TO DO: Return each entry exactly, with none missing.
[begin PROVIDED DATA]
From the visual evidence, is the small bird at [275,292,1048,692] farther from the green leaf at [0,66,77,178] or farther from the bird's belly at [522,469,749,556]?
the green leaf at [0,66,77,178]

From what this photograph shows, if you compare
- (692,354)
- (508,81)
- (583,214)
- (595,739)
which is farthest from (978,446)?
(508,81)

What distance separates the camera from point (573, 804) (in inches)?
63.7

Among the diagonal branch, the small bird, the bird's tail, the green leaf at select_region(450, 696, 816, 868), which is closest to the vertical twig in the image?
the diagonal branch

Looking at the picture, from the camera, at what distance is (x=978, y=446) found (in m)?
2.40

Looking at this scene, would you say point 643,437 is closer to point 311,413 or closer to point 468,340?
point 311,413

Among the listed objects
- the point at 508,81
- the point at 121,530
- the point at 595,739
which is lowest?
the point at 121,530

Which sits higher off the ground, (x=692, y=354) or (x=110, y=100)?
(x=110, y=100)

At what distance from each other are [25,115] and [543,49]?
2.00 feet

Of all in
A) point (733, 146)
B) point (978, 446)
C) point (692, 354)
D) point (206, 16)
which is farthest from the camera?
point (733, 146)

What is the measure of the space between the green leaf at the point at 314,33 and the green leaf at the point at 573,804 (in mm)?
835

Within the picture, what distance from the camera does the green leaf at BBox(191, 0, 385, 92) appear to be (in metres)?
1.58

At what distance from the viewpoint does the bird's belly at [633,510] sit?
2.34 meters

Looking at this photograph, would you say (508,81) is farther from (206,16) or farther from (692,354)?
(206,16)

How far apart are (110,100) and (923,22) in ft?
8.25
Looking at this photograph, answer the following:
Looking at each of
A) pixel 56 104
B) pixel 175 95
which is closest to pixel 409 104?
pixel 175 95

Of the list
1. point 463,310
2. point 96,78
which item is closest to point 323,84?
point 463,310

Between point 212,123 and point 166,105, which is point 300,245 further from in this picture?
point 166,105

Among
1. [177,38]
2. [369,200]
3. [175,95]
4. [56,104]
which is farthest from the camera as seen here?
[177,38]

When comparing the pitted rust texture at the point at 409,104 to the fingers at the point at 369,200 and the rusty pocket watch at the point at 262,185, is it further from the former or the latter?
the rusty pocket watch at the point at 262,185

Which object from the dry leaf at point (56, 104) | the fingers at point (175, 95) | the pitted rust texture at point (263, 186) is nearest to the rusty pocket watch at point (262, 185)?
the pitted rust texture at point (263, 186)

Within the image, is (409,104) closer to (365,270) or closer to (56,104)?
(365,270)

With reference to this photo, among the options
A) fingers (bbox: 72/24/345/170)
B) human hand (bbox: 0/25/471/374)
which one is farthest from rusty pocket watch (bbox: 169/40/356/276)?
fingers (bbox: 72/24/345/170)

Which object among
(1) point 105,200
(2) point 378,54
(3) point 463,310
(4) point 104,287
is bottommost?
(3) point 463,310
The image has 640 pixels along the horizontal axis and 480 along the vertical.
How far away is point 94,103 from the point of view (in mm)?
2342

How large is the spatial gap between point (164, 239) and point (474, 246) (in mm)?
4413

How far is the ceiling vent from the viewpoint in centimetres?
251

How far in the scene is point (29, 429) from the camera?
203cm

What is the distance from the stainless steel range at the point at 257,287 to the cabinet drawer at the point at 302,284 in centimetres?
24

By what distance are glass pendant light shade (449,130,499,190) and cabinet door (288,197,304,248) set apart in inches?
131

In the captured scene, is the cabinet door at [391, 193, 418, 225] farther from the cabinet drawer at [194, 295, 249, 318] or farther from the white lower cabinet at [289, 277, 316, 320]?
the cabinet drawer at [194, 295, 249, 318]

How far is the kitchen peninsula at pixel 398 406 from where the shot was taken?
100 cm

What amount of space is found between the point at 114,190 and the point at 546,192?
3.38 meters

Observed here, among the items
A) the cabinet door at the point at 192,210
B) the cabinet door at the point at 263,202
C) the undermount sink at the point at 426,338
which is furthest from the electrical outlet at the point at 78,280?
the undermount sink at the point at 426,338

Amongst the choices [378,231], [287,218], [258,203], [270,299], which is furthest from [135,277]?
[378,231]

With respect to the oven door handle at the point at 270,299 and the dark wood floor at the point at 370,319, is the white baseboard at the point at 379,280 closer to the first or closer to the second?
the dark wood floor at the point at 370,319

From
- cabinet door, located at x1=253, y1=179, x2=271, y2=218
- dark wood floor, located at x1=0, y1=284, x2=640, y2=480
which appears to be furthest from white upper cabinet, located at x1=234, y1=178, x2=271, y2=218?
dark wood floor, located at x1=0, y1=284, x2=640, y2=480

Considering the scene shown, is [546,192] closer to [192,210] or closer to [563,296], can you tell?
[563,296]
[end PROVIDED DATA]
FINAL RESULT:
From the visual evidence, is the small bird at [275,292,1048,692] farther from the green leaf at [0,66,77,178] or farther from the bird's belly at [522,469,749,556]?
the green leaf at [0,66,77,178]

From what this photograph shows, if you compare
- (692,354)
- (508,81)
- (583,214)
- (595,739)
which is farthest from (978,446)?
(508,81)

What distance separates the camera from point (573, 804) (in inches)?
63.7

Among the diagonal branch, the small bird, the bird's tail, the green leaf at select_region(450, 696, 816, 868), which is closest to the vertical twig in the image?
the diagonal branch

Looking at the picture, from the camera, at what distance is (x=978, y=446) found (in m)?
2.40

Looking at this scene, would you say point 643,437 is closer to point 311,413 or closer to point 468,340?
point 311,413

Among the listed objects
- the point at 508,81
- the point at 121,530
- the point at 595,739
which is lowest?
the point at 121,530

Which sits higher off the ground, (x=692, y=354) or (x=110, y=100)?
(x=110, y=100)

At what distance from each other are [25,115] and [543,49]?
2.00 feet

Of all in
A) point (733, 146)
B) point (978, 446)
C) point (692, 354)
D) point (206, 16)
which is farthest from the camera?
point (733, 146)

What is the measure of the space between the green leaf at the point at 314,33 and the green leaf at the point at 573,804 (in mm)?
835

Within the picture, what distance from the camera does the green leaf at BBox(191, 0, 385, 92) appear to be (in metres)?
1.58

At what distance from the viewpoint does the bird's belly at [633,510] sit?
2.34 meters

Looking at this photograph, would you say (508,81) is farther from (206,16) or farther from (692,354)?
(206,16)

How far apart are (110,100) and (923,22) in ft?
8.25
Looking at this photograph, answer the following:
Looking at each of
A) pixel 56 104
B) pixel 175 95
which is closest to pixel 409 104?
pixel 175 95

Of the list
1. point 463,310
2. point 96,78
which item is closest to point 323,84?
point 463,310

Between point 212,123 and point 166,105, which is point 300,245 further from in this picture?
point 166,105

Among
1. [177,38]
2. [369,200]
3. [175,95]
4. [56,104]
which is farthest from the camera as seen here?
[177,38]

When comparing the pitted rust texture at the point at 409,104 to the fingers at the point at 369,200 and the rusty pocket watch at the point at 262,185, is it further from the former or the latter?
the rusty pocket watch at the point at 262,185

Which object from the dry leaf at point (56, 104) | the fingers at point (175, 95) | the pitted rust texture at point (263, 186) is nearest to the rusty pocket watch at point (262, 185)?
the pitted rust texture at point (263, 186)

Within the image, is (409,104) closer to (365,270) or closer to (56,104)?
(365,270)

With reference to this photo, among the options
A) fingers (bbox: 72/24/345/170)
B) human hand (bbox: 0/25/471/374)
which one is farthest from rusty pocket watch (bbox: 169/40/356/276)?
fingers (bbox: 72/24/345/170)

Which object among
(1) point 105,200
(2) point 378,54
(3) point 463,310
(4) point 104,287
is bottommost?
(3) point 463,310
The image has 640 pixels along the horizontal axis and 480 along the vertical.
How far away is point 94,103 from the point of view (in mm)?
2342

How large is the spatial gap between point (164, 239) and point (474, 246) (in mm)?
4413

How far is the ceiling vent from the viewpoint in centimetres?
251

How far in the scene is point (29, 429) from the camera?
203cm

What is the distance from the stainless steel range at the point at 257,287 to the cabinet drawer at the point at 302,284 in centimetres?
24

By what distance are glass pendant light shade (449,130,499,190) and cabinet door (288,197,304,248) set apart in inches?
131

In the captured scene, is the cabinet door at [391, 193, 418, 225] farther from the cabinet drawer at [194, 295, 249, 318] or farther from the white lower cabinet at [289, 277, 316, 320]?
the cabinet drawer at [194, 295, 249, 318]

How far is the kitchen peninsula at pixel 398 406 from where the shot was taken?
100 cm

What amount of space is found between the point at 114,190 and the point at 546,192?
3.38 meters

Observed here, among the items
A) the cabinet door at the point at 192,210
B) the cabinet door at the point at 263,202
C) the undermount sink at the point at 426,338
which is furthest from the electrical outlet at the point at 78,280?
the undermount sink at the point at 426,338

Amongst the choices [378,231], [287,218], [258,203], [270,299], which is furthest from [135,277]?
[378,231]

With respect to the oven door handle at the point at 270,299 and the dark wood floor at the point at 370,319, is the white baseboard at the point at 379,280 closer to the first or closer to the second?
the dark wood floor at the point at 370,319

From
- cabinet door, located at x1=253, y1=179, x2=271, y2=218
- dark wood floor, located at x1=0, y1=284, x2=640, y2=480
which appears to be furthest from white upper cabinet, located at x1=234, y1=178, x2=271, y2=218?
dark wood floor, located at x1=0, y1=284, x2=640, y2=480

Considering the scene shown, is [546,192] closer to [192,210] or closer to [563,296], can you tell?
[563,296]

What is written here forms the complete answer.